En esta noticia
“Acabamos de firmar un acuerdo a nivel técnico con el FMI. Les recomiendo leerlo. Muestra la relación extraordinaria que tenemos con el Fondo en todos los niveles”, comenzó diciendo el ministro de Economía Luis Caputo ante los inversores y bancos convocados por el JP Morgan en el Park Hyatt, donde remarcó el “apoyo pleno” del organismo.
Con esa introducción, Caputo le dio lugar a José Luis Daza que llevó adelante una presentación ante los hombres y mujeres de negocio que quisieron escuchar sobre la Argentina. A la salida del encuentro, Caputo sostuvo que la inflación no es un tema que preocupe y destacó el optimismo que hay sobre el país.
A la hora de las preguntas, las consultas siguieron girando sobre cómo asegurar los fondos para pagar los vencimientos de deuda. En ese sentido, Caputo, quien también estaba acompañado por el segundo del BCRA, Vladimir Werning, anticipó que se preparan para tomar fondos “alternativos a niveles significativamente más bajos que los del mercado”.
“Tenemos un camino detallado para todos los próximos pagos que debemos hacer. Iniciamos un programa local de deuda en dólares en Argentina”, recordó el titular del Palacio de Hacienda. “Hay otras fuentes. Estamos explorando distintas alternativas a niveles significativamente más bajos que los del mercado”, enfatizó. Y explicó que por ese motivo no acudieron todavía a los mercados internacionales.

“Sería irresponsable hacerlo a tasas significativamente más altas de las que podemos conseguir ahora. Pronto tendrán novedades sobre esto”, señaló sobre el mecanismo que está cerrando el equipo.

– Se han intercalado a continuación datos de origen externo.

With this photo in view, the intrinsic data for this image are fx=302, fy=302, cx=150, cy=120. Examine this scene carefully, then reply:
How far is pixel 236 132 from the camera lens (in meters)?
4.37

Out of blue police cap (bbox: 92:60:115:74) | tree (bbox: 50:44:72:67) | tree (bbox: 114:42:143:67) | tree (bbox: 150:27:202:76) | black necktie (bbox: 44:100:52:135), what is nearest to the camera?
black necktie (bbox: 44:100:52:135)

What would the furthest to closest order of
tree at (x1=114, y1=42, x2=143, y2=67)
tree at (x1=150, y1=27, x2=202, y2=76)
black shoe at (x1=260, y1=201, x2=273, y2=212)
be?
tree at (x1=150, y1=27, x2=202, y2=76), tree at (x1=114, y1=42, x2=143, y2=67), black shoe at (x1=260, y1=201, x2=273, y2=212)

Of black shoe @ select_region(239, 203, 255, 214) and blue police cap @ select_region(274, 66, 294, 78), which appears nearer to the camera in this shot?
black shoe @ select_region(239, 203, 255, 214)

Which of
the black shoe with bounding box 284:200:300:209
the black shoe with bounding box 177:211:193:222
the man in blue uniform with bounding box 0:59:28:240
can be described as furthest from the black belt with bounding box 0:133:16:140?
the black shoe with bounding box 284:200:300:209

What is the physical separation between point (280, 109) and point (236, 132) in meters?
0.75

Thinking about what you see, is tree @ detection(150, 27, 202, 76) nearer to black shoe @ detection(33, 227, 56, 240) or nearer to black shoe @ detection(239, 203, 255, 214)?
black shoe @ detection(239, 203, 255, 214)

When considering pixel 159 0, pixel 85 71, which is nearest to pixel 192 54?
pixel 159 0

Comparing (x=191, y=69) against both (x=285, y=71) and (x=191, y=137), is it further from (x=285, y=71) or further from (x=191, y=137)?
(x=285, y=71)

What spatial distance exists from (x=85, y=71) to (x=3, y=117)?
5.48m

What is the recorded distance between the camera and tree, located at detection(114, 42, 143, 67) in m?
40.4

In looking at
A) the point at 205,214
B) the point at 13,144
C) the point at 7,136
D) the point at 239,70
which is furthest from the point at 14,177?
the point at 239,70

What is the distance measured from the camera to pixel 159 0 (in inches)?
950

El otro punto para cerrar el gap de financiamiento es “vender activos”, como ya anticipó sobre las privatizaciones, terrenos o inmuebles estatales, junto con otras alternativas. De esta forma, Caputo sostuvo: “no necesitamos ir a los mercados internacionales por otro año y medio”.
Y reiteró que si el riesgo país acompaña, pueden salir el mercado. “Creemos que el riesgo país de Argentina debería ser significativamente más bajo. Nuestra responsabilidad es ir por opciones más baratas”, planteó.
Por su parte, Daza repitió una presentación similar a la que llevó al recientes encuentros como el del IAEF y aseguró que el programa económico “ha entrado en el punto dulce” donde convergen las medidas de los últimos años.
En su exposición, el viceministro remarcó que el quiebre se dio a partir del ordenamiento fiscal, identificado como la causa central de la inflación. Y, pese al 3,4% de marzo y la volatilidad de la economía, remarcó que “la baja de precios vino acompañada por una recuperación de la actividad” desde la asunción de Milei, con superávits consecutivos y una apertura económica “dramática”.
Daza reconoció que persisten efectos sobre expectativas, en especial las inflacionarias, pero consideró que la economía está entrando en un “equilibrio” que derivará en un Estado más estable.

Como señal de la confianza, reiteró que con la baja de las tasas de interés de corto también se redujeron las de largo plazo. Y enfatizó la acumulación de reservas por parte del Banco Central por encima de lo acordado con el FMI y la convergencia del mercado hacia ese nuevo escenario en términos del tipo de cambio, en paralelo con la implementación de controles de capital y la flexibilización para la repatriación de utilidades.
El futuro de las reformas
Finalmente, destacó que las reformas estructurales —como la laboral y cambios regulatorios— junto con la estabilización financiera están alineándose para sostener el crecimiento, con expectativas de un buen segundo semestre.
Entre los signos de confianza, proyectó la posibilidad de superávit de cuenta corriente. Entre los resultados, resaltó la caída de la pobreza en más de 11 millones de personas y el impulso exportador, con crecimiento en energía y minería además del tradicional agro.
Tras la presentación en el Park Hyatt, regresaron el Fondo Monetario Internacional, donde transcurren por estos días también reuniones de ministros del G20 y con organismos internacionales como Banco Mundial y BID.